What you are asked to do:
Reproduce exactly the line that contains "order: Rodentia" and all lines that follow it in the records below, ending with the last one.

(Saved data entries)
┄┄┄┄┄┄┄┄┄┄┄┄┄┄┄┄┄┄┄┄

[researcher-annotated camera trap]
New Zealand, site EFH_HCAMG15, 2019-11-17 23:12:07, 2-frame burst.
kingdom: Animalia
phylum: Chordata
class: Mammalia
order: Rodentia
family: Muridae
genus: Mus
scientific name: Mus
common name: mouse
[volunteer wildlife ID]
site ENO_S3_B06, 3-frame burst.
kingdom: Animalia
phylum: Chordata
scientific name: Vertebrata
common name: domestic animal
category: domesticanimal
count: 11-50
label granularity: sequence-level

┄┄┄┄┄┄┄┄┄┄┄┄┄┄┄┄┄┄┄┄

Finished task:
order: Rodentia
family: Muridae
genus: Mus
scientific name: Mus
common name: mouse
[volunteer wildlife ID]
site ENO_S3_B06, 3-frame burst.
kingdom: Animalia
phylum: Chordata
scientific name: Vertebrata
common name: domestic animal
category: domesticanimal
count: 11-50
label granularity: sequence-level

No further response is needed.